*Task goal:*
Reproduce the passage on U.S. policy toward Syria word for word from "The Obama administration attempted" to "lack of strategy.".

*Page text:*
((
The Obama administration attempted to navigate Syria’s complexities but to no avail. Aside from the successful political efforts to dismantle the Syrian regime’s chemical arsenal and the provision of humanitarian aid, the administration’s policies were largely ineffective, if not counterproductive. Multiple military training programs and exhaustive diplomatic efforts to broker a ceasefire yielded little to no tangible progress. This is not to diminish the efforts of dedicated members of his administration, many of whom I witnessed first-hand working tirelessly in support of Syrians. These individuals often pushed boundaries to bring about change, and at times, expressed frustration with the lack of strategy.
While some voices called for the deployment of U.S. armed forces to confront Assad directly, I do not believe that this was a necessary course of action. The core failure of Obama’s Syria policy, in my view, lies in considering Syria as nothing more than strategically insignificant.
Under President Donald Trump, the United States largely continued the Obama administration’s approach to Syria. The Trump administration prioritized battling the Islamic State and conducting drone strikes on suspected al Qaeda operatives. The primary deviation from Obama’s policy was the launch of punitive airstrikes against the Assad regime following its chemical weapons attacks. However, beyond these strikes, the Trump administration did not make a sustained commitment to facilitating a political transition in Syria.
))
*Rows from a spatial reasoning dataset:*
((
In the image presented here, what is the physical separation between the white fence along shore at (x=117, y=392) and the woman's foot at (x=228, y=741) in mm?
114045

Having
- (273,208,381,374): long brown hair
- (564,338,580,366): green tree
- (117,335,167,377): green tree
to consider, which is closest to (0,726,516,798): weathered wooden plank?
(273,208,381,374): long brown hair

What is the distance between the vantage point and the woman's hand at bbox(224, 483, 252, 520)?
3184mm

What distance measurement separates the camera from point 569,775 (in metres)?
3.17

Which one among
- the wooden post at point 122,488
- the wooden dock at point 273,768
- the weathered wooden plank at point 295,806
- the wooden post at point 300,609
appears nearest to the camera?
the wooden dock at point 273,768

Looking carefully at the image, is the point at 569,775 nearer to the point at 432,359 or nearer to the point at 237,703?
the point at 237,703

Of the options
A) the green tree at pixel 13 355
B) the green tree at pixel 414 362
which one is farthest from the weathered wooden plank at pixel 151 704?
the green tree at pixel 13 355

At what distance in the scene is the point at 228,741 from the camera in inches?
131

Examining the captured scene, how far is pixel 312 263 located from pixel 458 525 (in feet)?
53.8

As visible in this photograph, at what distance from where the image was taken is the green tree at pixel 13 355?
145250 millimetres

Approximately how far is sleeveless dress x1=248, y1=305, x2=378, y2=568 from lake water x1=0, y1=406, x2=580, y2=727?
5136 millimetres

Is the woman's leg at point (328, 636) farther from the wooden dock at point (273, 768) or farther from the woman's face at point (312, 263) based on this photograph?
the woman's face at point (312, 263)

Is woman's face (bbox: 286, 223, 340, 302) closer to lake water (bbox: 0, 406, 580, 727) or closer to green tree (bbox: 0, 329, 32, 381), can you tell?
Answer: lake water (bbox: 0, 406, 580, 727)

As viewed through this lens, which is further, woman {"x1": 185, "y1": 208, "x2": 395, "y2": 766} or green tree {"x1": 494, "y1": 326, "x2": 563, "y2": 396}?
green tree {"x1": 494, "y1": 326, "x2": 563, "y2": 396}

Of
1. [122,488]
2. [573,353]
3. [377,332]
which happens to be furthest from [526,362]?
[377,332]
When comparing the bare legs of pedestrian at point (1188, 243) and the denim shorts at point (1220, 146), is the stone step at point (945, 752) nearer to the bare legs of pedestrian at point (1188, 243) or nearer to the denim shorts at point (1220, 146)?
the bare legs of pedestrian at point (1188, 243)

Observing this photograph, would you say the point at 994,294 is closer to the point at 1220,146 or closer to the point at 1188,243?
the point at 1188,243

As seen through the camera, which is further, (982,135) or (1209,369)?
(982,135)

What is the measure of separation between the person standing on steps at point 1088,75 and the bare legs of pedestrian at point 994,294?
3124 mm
))
*Solution below:*
The Obama administration attempted to navigate Syria’s complexities but to no avail. Aside from the successful political efforts to dismantle the Syrian regime’s chemical arsenal and the provision of humanitarian aid, the administration’s policies were largely ineffective, if not counterproductive. Multiple military training programs and exhaustive diplomatic efforts to broker a ceasefire yielded little to no tangible progress. This is not to diminish the efforts of dedicated members of his administration, many of whom I witnessed first-hand working tirelessly in support of Syrians. These individuals often pushed boundaries to bring about change, and at times, expressed frustration with the lack of strategy.